Rafael destacou a importância do investimento do exterior, reforçando que isso traz a oportunidade de integração ESG, e citando que estratégias de proteção ao câmbio acabam atendendo às necessidades de proteção dos portfólios. “Não é por esse fator que esse investimento deve ser evitado”, disse.

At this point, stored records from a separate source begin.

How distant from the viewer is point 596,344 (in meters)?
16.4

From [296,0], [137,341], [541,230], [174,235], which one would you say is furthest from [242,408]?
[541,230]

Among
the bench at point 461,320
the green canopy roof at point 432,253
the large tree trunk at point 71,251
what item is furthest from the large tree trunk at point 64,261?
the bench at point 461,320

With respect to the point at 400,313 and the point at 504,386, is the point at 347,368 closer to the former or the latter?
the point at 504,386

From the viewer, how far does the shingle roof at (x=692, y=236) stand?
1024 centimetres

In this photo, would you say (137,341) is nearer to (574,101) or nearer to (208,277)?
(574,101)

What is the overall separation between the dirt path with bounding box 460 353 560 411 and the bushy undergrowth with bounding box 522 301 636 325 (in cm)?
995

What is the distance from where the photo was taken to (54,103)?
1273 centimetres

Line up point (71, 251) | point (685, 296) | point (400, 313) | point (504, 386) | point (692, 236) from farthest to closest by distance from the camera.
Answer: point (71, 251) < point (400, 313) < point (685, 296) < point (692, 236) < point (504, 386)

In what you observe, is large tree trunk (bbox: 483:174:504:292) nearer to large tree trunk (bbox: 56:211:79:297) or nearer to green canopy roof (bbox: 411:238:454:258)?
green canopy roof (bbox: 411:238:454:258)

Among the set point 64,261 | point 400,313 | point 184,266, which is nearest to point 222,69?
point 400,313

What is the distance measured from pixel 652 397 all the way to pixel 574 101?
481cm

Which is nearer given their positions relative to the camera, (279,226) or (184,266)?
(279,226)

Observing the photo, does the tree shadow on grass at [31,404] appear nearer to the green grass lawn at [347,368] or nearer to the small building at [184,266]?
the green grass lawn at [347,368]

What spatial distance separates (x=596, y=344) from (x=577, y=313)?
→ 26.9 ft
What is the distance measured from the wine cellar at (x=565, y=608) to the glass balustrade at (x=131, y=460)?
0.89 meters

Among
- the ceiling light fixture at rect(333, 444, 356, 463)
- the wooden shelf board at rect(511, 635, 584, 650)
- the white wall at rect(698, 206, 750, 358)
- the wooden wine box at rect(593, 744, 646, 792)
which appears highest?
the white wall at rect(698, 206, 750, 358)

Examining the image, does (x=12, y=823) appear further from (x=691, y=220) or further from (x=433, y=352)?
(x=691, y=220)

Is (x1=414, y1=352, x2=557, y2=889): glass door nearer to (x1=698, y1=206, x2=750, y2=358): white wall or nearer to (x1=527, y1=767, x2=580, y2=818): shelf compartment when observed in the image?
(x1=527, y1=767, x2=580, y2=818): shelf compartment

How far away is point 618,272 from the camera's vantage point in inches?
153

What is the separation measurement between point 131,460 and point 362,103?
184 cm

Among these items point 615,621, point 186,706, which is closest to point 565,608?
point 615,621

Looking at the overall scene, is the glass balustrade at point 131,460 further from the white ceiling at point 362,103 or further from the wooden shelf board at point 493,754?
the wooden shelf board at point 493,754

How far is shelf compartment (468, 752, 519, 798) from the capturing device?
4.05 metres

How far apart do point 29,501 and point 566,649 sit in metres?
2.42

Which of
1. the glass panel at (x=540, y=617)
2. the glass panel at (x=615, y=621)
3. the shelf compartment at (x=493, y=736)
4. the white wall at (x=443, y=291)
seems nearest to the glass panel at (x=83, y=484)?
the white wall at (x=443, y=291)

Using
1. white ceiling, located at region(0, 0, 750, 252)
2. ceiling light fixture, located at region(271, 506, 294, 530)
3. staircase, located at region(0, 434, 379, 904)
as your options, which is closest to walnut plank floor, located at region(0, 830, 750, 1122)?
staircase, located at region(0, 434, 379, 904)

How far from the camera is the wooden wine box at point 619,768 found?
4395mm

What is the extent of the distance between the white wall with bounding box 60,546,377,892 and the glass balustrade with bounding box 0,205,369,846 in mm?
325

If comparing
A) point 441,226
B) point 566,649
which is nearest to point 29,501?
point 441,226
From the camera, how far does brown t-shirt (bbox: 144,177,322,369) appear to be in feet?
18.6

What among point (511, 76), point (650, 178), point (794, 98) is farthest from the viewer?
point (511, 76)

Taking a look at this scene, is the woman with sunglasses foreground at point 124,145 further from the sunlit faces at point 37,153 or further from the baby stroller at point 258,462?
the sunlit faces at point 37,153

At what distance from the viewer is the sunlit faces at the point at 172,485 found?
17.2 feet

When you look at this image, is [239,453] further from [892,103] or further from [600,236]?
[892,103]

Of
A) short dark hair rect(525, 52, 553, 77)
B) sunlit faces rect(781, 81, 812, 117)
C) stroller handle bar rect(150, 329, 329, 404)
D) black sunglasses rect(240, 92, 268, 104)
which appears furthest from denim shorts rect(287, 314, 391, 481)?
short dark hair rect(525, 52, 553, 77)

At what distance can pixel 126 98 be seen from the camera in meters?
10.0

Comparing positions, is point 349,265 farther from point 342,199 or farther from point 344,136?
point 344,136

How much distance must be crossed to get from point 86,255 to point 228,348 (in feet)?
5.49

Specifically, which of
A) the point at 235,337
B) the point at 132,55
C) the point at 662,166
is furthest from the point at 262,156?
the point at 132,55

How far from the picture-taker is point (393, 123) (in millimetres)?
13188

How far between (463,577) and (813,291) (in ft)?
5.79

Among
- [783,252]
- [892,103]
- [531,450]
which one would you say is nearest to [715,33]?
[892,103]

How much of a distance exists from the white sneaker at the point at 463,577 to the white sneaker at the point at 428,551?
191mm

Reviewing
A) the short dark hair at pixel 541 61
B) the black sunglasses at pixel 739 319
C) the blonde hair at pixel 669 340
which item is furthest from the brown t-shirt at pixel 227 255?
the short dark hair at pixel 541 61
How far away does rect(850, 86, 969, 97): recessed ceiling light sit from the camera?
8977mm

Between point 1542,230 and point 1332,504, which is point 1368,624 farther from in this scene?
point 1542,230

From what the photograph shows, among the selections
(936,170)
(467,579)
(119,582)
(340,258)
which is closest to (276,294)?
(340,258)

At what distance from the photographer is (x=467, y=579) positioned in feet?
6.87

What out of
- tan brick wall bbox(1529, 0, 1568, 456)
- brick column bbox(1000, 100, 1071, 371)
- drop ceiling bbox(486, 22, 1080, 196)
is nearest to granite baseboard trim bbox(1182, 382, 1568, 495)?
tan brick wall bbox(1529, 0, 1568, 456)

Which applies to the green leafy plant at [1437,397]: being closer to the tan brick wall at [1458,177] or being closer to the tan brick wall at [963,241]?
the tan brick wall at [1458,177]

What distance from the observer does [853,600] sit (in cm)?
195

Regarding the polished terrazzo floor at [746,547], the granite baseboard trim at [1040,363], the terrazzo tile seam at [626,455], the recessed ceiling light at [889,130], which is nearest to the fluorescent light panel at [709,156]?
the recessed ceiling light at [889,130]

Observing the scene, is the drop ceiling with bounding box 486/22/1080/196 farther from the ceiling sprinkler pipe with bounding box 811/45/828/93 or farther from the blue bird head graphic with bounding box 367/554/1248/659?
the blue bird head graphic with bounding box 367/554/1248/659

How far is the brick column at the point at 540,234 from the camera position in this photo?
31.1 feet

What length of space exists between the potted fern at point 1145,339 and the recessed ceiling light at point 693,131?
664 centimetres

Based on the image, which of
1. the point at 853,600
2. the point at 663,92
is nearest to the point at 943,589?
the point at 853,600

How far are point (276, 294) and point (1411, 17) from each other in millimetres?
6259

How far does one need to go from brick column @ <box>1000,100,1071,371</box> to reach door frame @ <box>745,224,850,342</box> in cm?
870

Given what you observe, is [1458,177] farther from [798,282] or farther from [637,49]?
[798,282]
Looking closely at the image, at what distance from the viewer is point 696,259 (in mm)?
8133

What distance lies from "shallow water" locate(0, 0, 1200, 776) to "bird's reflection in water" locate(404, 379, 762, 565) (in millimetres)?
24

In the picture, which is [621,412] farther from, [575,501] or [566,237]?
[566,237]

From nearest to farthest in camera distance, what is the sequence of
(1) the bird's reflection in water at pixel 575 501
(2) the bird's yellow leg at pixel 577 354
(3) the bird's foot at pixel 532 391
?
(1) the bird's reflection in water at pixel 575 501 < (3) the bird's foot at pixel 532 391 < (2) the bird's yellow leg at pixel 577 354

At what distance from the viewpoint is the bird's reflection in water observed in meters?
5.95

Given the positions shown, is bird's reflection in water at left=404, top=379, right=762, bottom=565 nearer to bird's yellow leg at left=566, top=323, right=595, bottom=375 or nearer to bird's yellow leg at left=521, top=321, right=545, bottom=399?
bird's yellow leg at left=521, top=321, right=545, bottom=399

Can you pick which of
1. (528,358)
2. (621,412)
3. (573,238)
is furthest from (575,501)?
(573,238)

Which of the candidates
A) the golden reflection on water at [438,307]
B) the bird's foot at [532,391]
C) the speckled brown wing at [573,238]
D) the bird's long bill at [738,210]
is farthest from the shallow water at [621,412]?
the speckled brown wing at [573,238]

Vinicius Lima destacou que a alocação no exterior começou tímida em 2013 e 2014, mas ganhou força no último ano, e as fundações estão começando a aumentar as alocações em fundos exclusivos, fundos com hedge cambial, podendo acessar novas classes de investimento que no Brasil não se consegue acessar. “Isso fez com que a oferta de produtos continuasse se ampliando”, disse.
Visando impulsionar ainda mais esse mercado, o aumento do percentual de alocação no exterior está na pauta das discussões da Abrapp com o governo. Luís Ricardo destacou, contudo, que por se tratar de uma alteração na Resolução 4.661 do Conselho Monetário Nacional, há um compasso de espera maior devido a outras prioridades desse momento dentro do Ministério da Economia. “Esse é um pleito do segmento e a expectativa é que a gente possa, o quanto antes, dobrar esse limite para investimentos no exterior”.